DX Application Performance Management

Have you ever wanted to automatically create User Groups in CEM based on geographic location or CIDR? Do you currently group users by IP Subnet, but are tired of ambigous names like "UserGroup-63.117.33.0" and "UserGroupTim-10.1.178.0"? Have you been forced to manually put users into geographic groups to support regional SLAs?

Now, with the recently uploaded GeoIPCemPlugin, you can use MaxMind's IP geolocation data to group users in a more meaningful way! When fully implemented, this plugin allows CEM to group detected users by customizable geographic data, such as city, country, or time-zone, among others. This HTTP Analyzer plugin for CEM works by parsing an HTTP request parameter that contains the client IP address, such as X-Forwarded-For. It then performs a IP geolocation query for this IP Address and outputs an additional request parameter that contains a customizable string of identifying geographic data for the user. Additionally, IP address ranges or CIDR Notation can be used to specify custom geographies or groups instead of geographic data or when no geolocation data is available for the user's IP address. CEM can then be configured to use this Plug-in request parameter to define the User Groups for Business Applications.
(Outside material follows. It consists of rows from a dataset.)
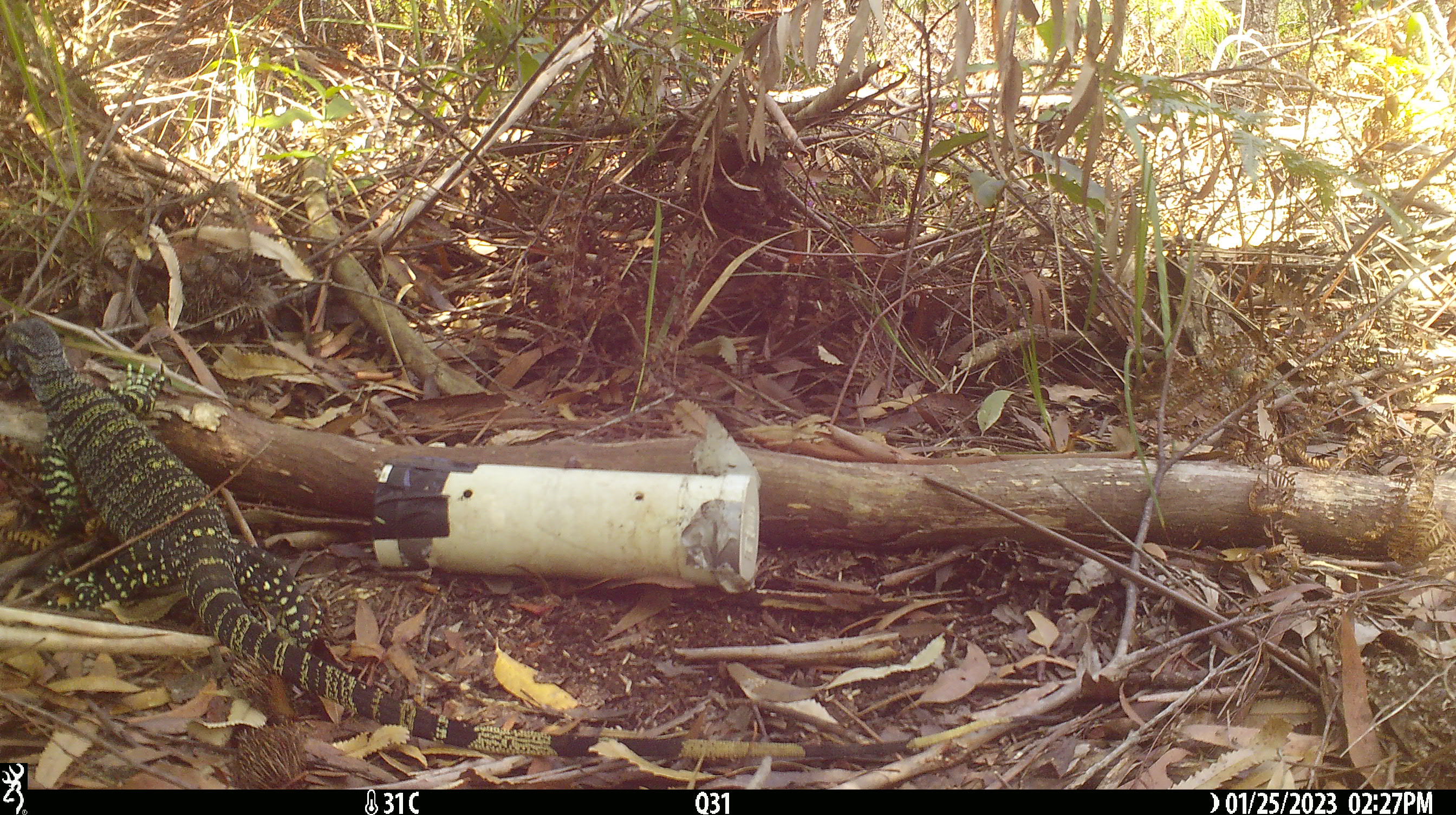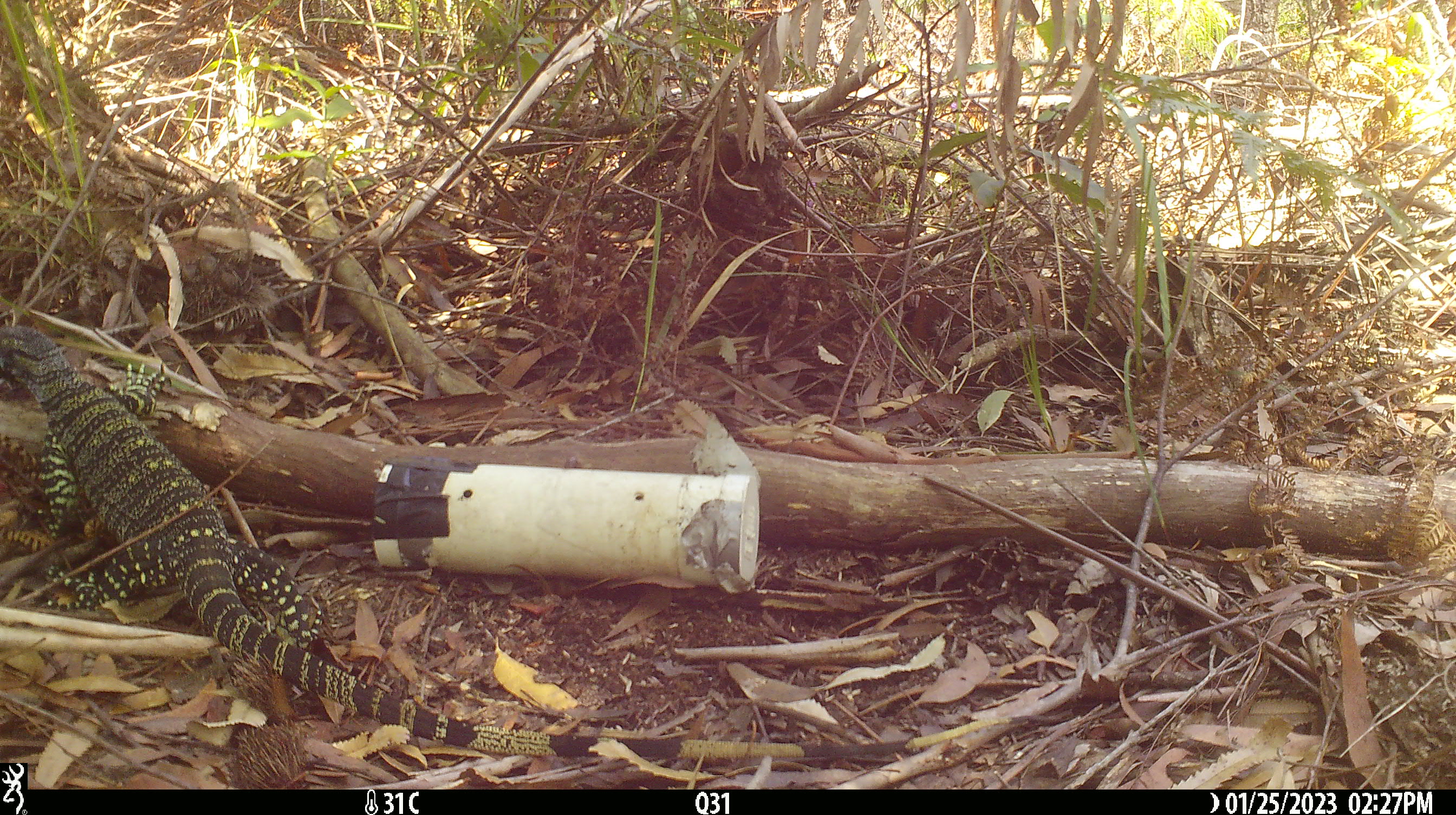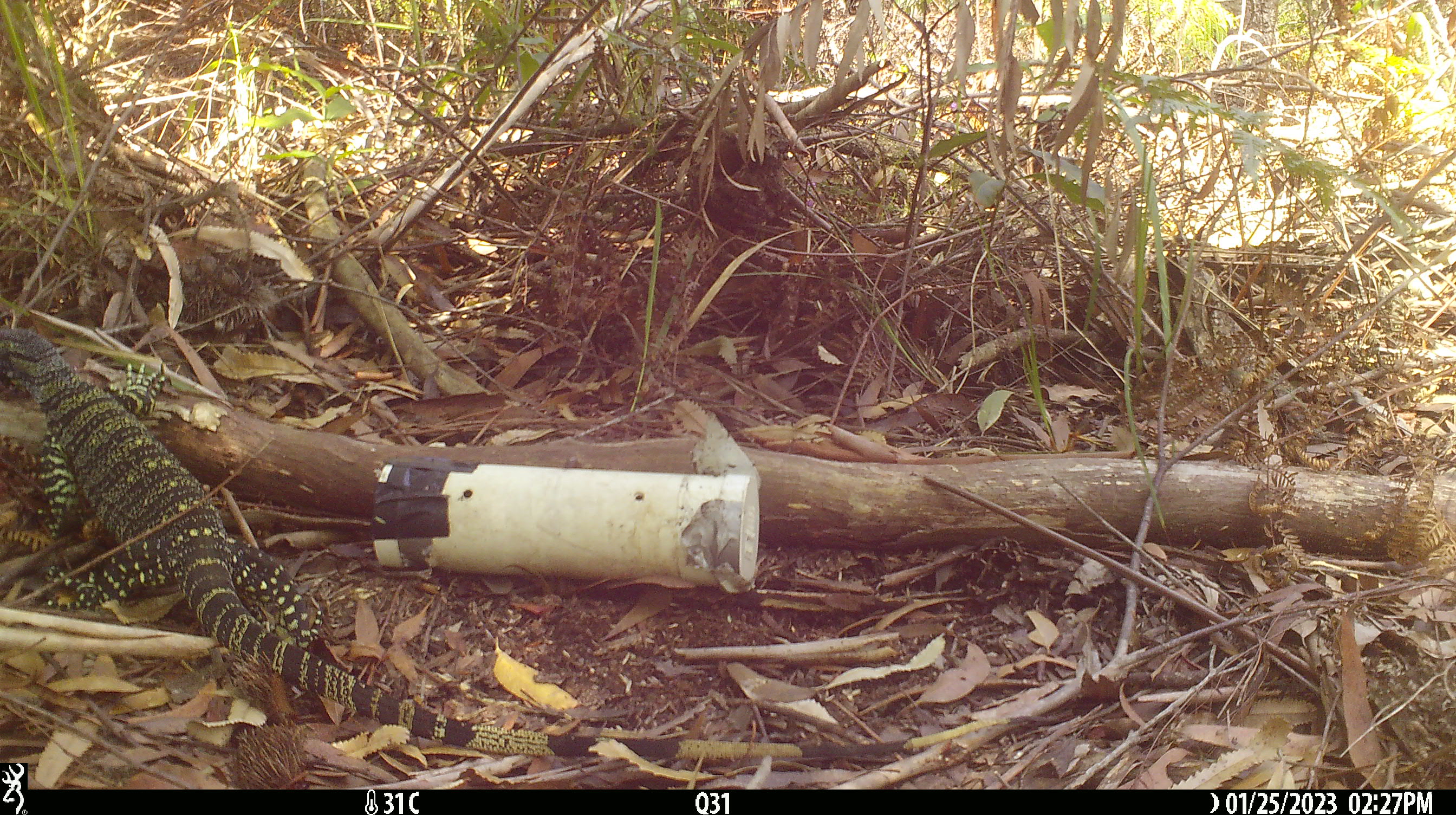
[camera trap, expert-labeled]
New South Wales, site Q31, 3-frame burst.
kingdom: Animalia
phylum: Chordata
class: Reptilia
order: Squamata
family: Varanidae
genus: Varanus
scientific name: Varanus varius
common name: lace monitor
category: goanna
Goanna (lace monitor) (Varanus varius).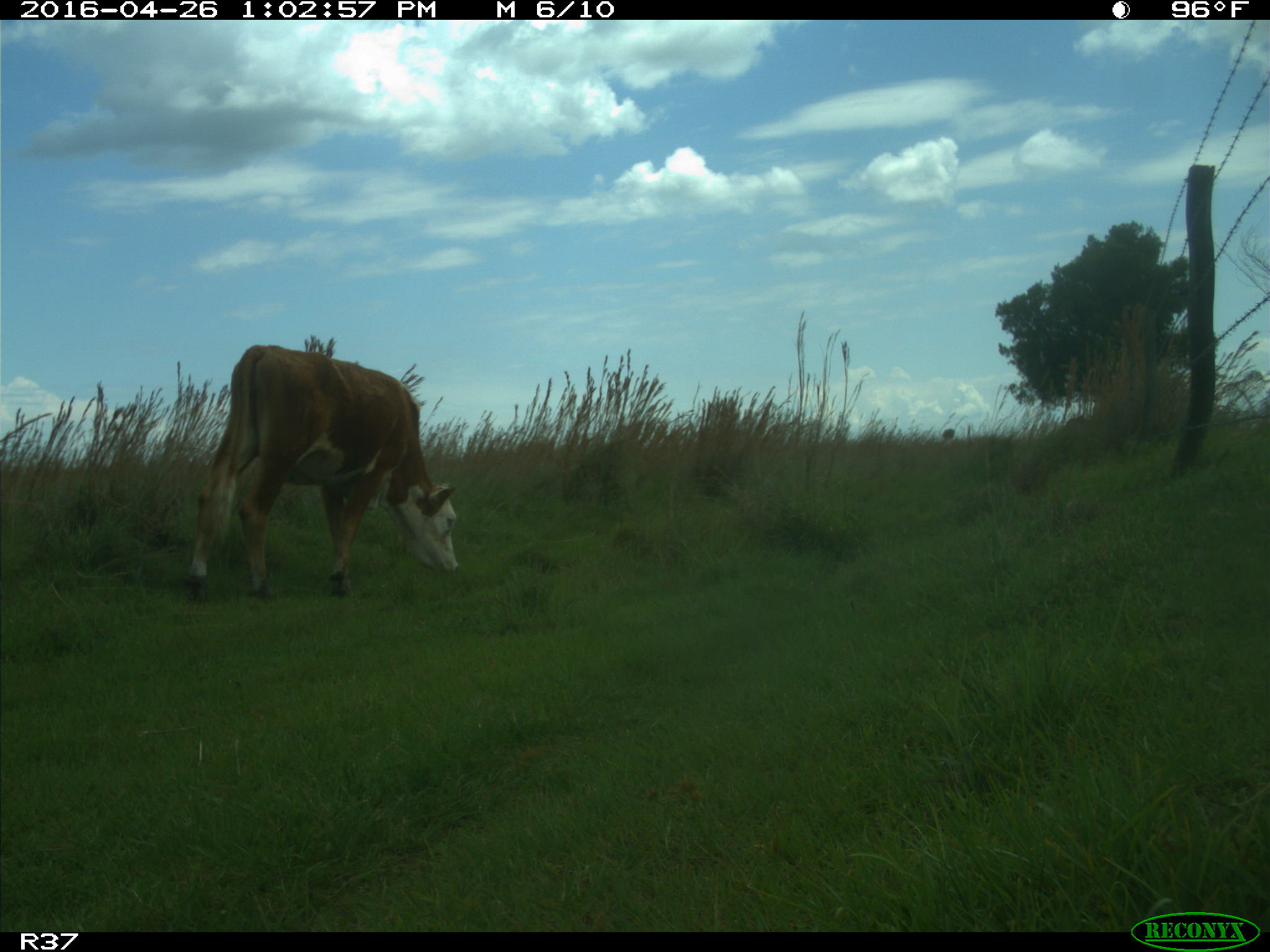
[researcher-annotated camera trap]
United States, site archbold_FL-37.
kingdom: Animalia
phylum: Chordata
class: Mammalia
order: Artiodactyla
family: Bovidae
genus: Bos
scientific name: Bos taurus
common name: domestic cow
Bos taurus (domestic cow).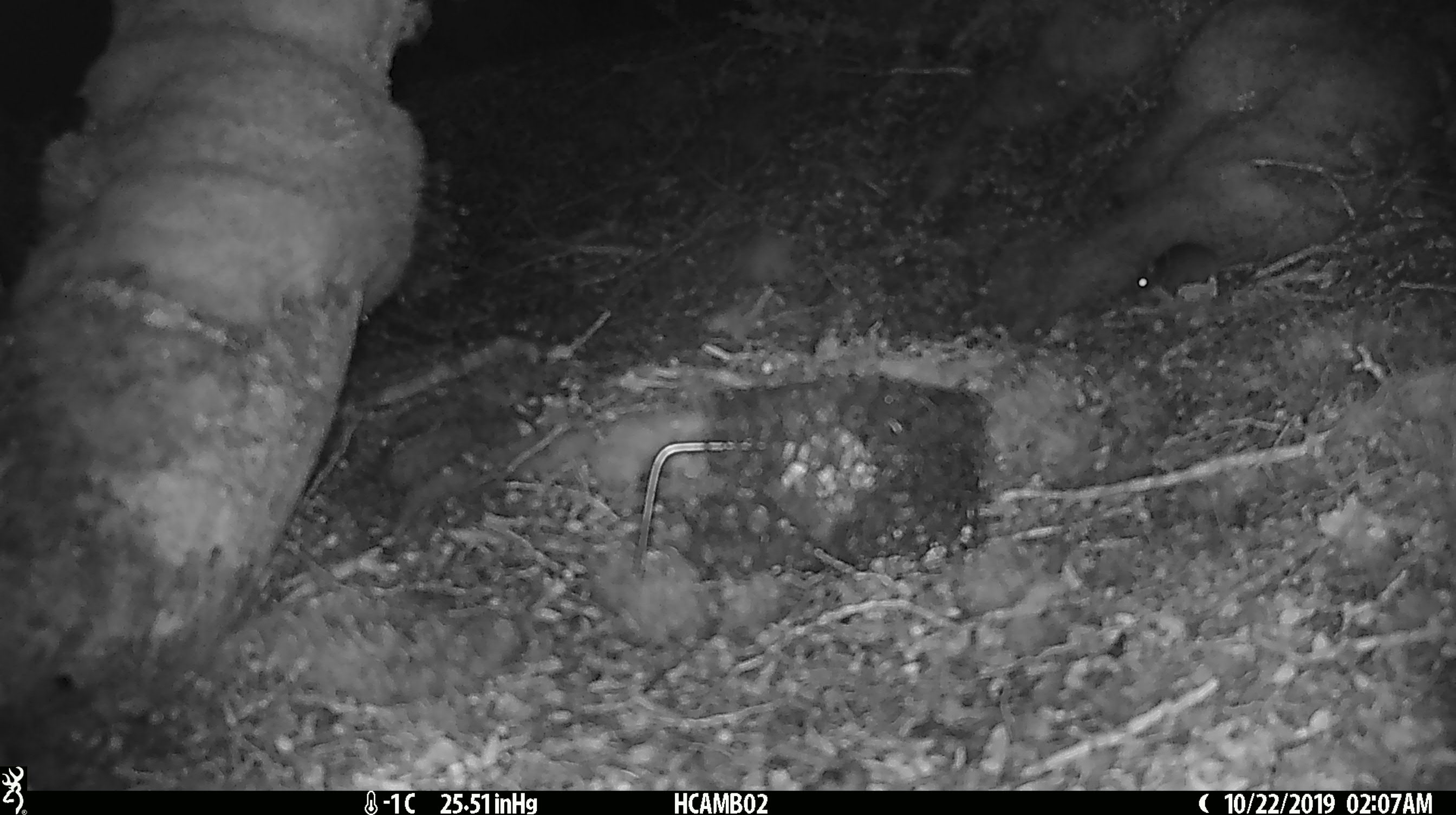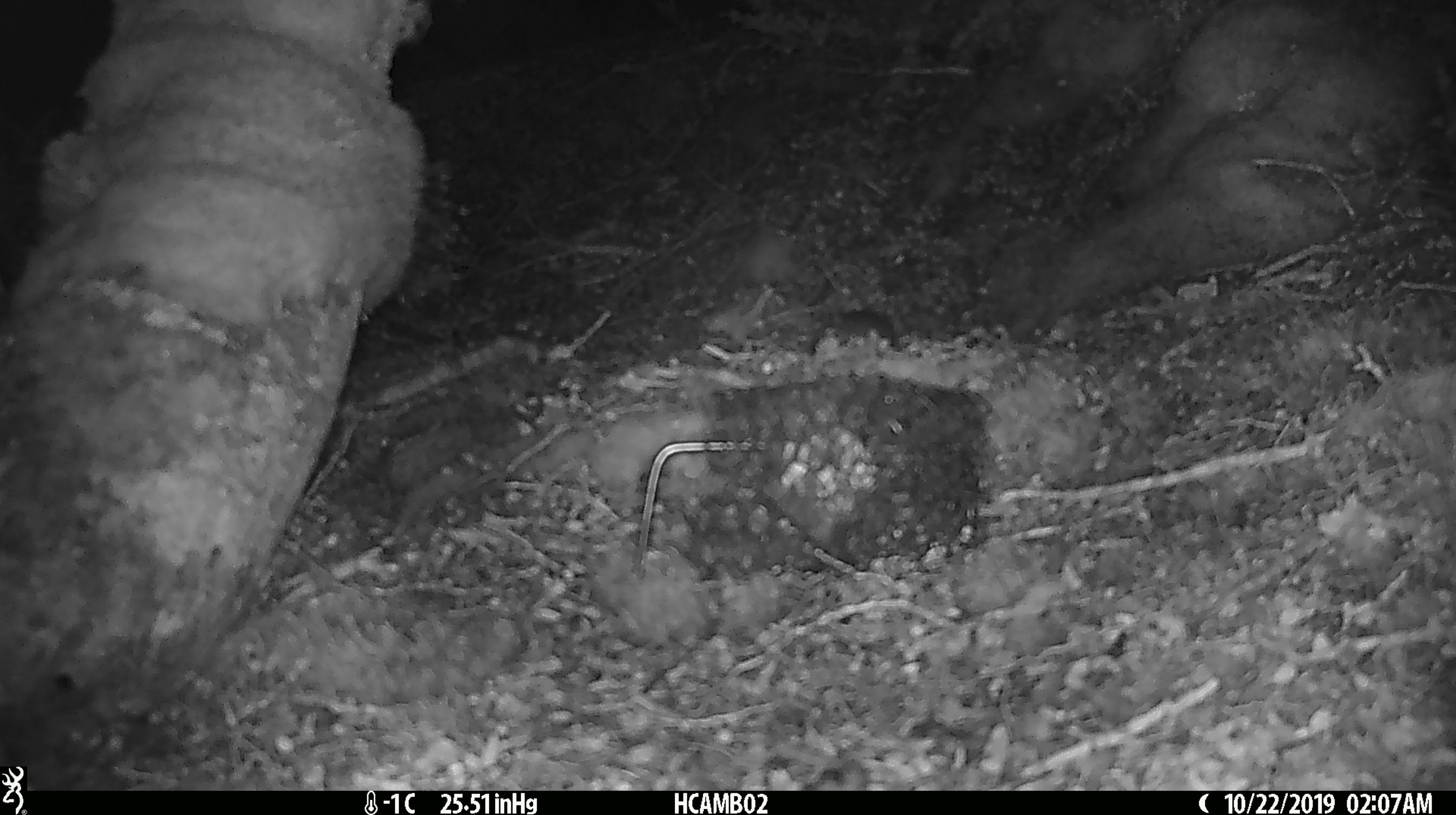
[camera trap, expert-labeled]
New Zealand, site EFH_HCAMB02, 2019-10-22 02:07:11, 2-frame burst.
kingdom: Animalia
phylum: Chordata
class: Mammalia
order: Rodentia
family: Muridae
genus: Mus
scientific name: Mus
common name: mouse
Mouse (Mus).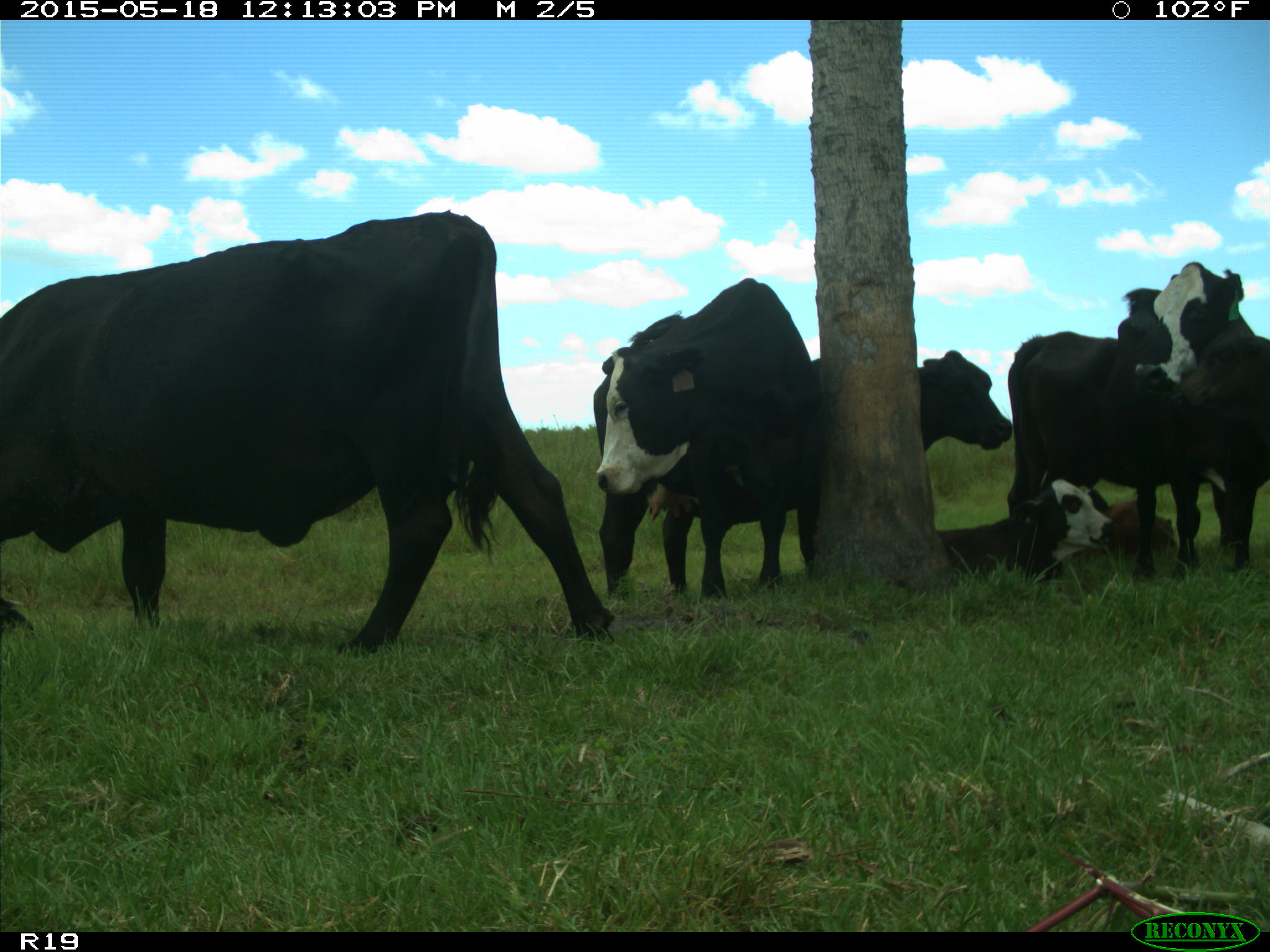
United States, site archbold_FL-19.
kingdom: Animalia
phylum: Chordata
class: Mammalia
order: Artiodactyla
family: Bovidae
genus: Bos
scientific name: Bos taurus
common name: domestic cow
For Enterprise applications in CEM, this is a more sustainable and meaningful mechanism than grouping by IP Subnet.

Please note: IP Geolocation is not an exact science; not all IP Addresses have known or strict geographies, and if a request is coming from a proxy server rather than a user’s IP Address, the geolocation data will be for the proxy, not the user. Nevertheless, this data can be extremely useful in logically grouping users and allowing for more impactful SLA definitions without requiring manual user maintenance in CEM.

As always, feedback is appreciated, either as part of this thread or as part of the Community Document comments.

Have there been any recent updates to this plugin?  I would really like to see things like extending the lookups beyond just maxmind, something like a map for internal IP's that would override the masking of "internal address".

We've not made any updates, as we've not received much feedback. Can you write up a brief summary of what you'd like to see and how you envision it functioning? 

It would work very much like it does today.  Since it looks like the address spaces are already being filtered out for internal addresses, there could be an option to declare a lookup against a CSV or other database.  The value returned would be the group name on those internal addresses.

-Ramiro

When specifying the internal "geographies", would you want it to support IP Address ranges, specific IP Adresses, subnet masks, or a combination thereof? Additionally, would you want it to support IPv4, IPv6, or both? 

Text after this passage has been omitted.